Ogni racconto sul cibo (ma potremmo dire: ogni racconto) è politico. Per questo mi sono ingegnato ad analizzare il testo di Eginardo (che non è neppure il racconto di Carlo Magno, ma un racconto del racconto di Carlo Magno) nel primo capitolo di un libro dedicato alla Cucina politica. È un libro che raccoglie una ventina di saggi – ma pensiamoli piuttosto come racconti: racconti di racconti di racconti… – scritti da altrettanti specialisti, attorno alla dimensione politica del cibo. O meglio, alla doppia dimensione politica del cibo.
Che da un lato mette in luce la funzione del cibo come segno di appartenenza a una comunità (di qualunque genere essa sia: sociale, territoriale, religiosa, professionale, ecc.), insomma l’essere e sentirsi cittadino di quella che i Greci chiamavano polis. Dall’altro, i discorsi e le immagini che entrano in campo quando i pubblici poteri – la politica in senso più stretto e ovvio – mettono in opera azioni alimentari per gestire e definire il rapporto con i cittadini (o, in altre epoche, sudditi).
Per esempio – fin dal tempo di Carlo Magno – le ordinanze legislative per prevenire o rimediare ai cattivi raccolti, alla mancanza di cibo, alla fame. Il volume Cucina politica segue questo duplice binario su un lungo arco temporale, che parte dal Medioevo per arrivare a oggi, anzi a domani. Lo fa utilizzando competenze diverse, messe in campo da studiosi di varie discipline: storia, antropologia, semiotica, filosofia, storia dell’arte. Quando si tratta di cibo e di cucina, uno sguardo interdisciplinare è poco meno che indispensabile.
Ciò che si ribadisce, e si dichiara nel sottotitolo del volume, è che il cibo è comunque una forma di linguaggio. Al di là del suo valore nutrizionale esso significa e veicola idee e messaggi di straordinaria densità, che ovviamente cambiano nello spazio e nel tempo, come ogni espressione culturale, ma in ogni tempo e in ogni spazio hanno una formidabile forza espressiva, quale solo gli oggetti e le pratiche d’uso quotidiano riescono ad avere.
Le due prospettive attorno a cui si muove questo libro sono ampiamente frequentate dalla letteratura storica: la questione delle identità espresse attraverso i comportamenti alimentari nell’ultimo ventennio è stata al centro di numerosi studi, convegni e pubblicazioni; la dimensione politica del tema è anch’essa assai presente nel dibattito scientifico, per lo più focalizzata sugli interventi pubblici nella gestione delle risorse, della produzione, del commercio di generi alimentari.
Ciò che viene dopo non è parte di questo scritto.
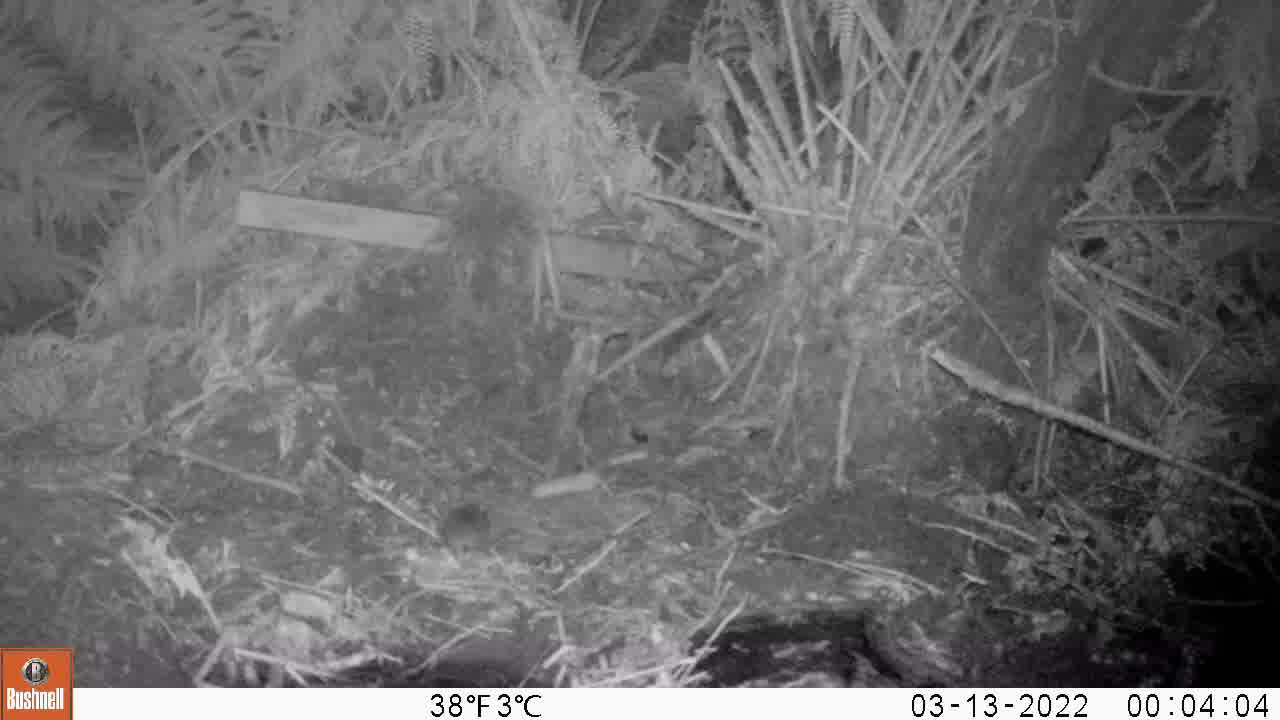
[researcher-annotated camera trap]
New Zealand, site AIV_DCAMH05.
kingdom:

Il carattere innovativo di questa Cucina politica sta nel fatto di tenere strettamente legate le due prospettive, considerando il linguaggio del cibo come fatto in se stesso politico, giacché le forme di comunicazione non si limitano a esprimere il reale, ma contribuiscono a crearlo.
Il lettore è accompagnato in un viaggio affascinante, che dopo i pranzi di Carlo Magno ci porta ai banchetti diplomatici del tardo Medioevo, al confronto di modelli alimentari al tempo della conquista dell’America (con l’incontro-scontro fra colonizzatori e indigeni), alla cultura politica di Luigi XIV che si rifà alla tradizione medievale del «re fornaio», capace di tradurre in azione il compito «paterno» di nutrire il suo popolo. Quindi ci si inoltra nelle strategie di comunicazione alimentare della propaganda fascista e nella parabola storica della «dieta maoista», un’utopia rapidamente trasformatasi in dramma sociale.
Temi ottocenteschi come il nazionalismo, o di bruciante attualità come il sovranismo, il nativismo, le paure di contagio trovano qui la loro declinazione alimentare. Così pure il tema della patrimonializzazione, con i rischi che l’accompagnano. Suggestive riflessioni sono proposte – sempre abbinando “pratiche” e “discorsi” – sulla dimensione politica delle forme artistiche (dalle arti visuali al cinema), della scienza dietetica, dei sensi che governano il rapporto col cibo (il gusto, l’olfatto). Nel saggio conclusivo del volume, la stessa educazione alimentare viene analizzata come fatto squisitamente politico.
Cucina politica, l’espressione che dà titolo al libro, è presa a prestito da un film del 2004, Politiki kouzina, del regista greco Tassos Boulmetis. Il racconto del film si dipana in un contesto geopolitico difficile, quello del conflitto greco-turco e della deportazione dei greci di Istanbul, dove anche un «tocco di zenzero» (questo il titolo del film nella versione italiana) può servire a richiamare affetti familiari e valori di identità collettiva. Ed è polivalente il senso di politiki, che indica l’azione di governo, la politica in senso stretto, ma anche l’appartenenza alla polis cioè alla città e in questo caso alla polis per eccellenza, Costantinopoli. Insomma un gioco di specchi linguistico, perfettamente idoneo a esprimere la complessità di prospettive della «cucina politica».